Secondo Pillati "l'installazione delle telecamere va, invece, in tutt'altra direzione e ciò che è più grave e mi preoccupa è che il ricorso alla videosorveglianza rischia di deresponsabilizzare le persone, di creare nuove forme di stress legate al pensiero di ciò che le immagini restituiscono del proprio lavoro educativo e, soprattutto, mette in discussione il patto educativo con le famiglie che si basa su un rapporto di fiducia. Senza un rapporto di fiducia può esistere un lavoro educativo? Qualcuno crede davvero che il tema possa essere affrontato installando telecamere in tutte le sezioni dei nidi e nelle aule delle scuole d'infanzia? E il passo successivo quale dovrebbe essere? Installarle in ogni angolo, nei corridoi, nei saloni, nelle aree esterne? E rispetto ai deprecabili abusi e maltrattamenti nei contesti familiari?" e conclude "non credo si possa affrontare in questo modo un tema così delicato e importante come la tutela dei minori.
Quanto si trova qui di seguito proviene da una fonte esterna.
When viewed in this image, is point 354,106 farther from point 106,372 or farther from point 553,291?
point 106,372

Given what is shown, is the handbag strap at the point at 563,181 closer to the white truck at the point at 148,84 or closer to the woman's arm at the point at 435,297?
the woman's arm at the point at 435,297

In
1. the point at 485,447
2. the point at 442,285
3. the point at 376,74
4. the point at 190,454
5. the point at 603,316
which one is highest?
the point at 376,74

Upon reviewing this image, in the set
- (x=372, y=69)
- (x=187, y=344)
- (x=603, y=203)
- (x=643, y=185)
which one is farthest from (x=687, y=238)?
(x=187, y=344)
Preferirei davvero investire le risorse di cui si propone lo stanziamento nello sblocca cantieri su altro, per esempio sulla manutenzione delle strutture e sulla loro qualificazione, perché resto sempre più convinta che dobbiamo continuare a impegnarci sugli strumenti di prevenzione, sulla professionalità del personale che opera nei servizi educativi che è la più efficace garanzia per la sicurezza dei nostri bambini".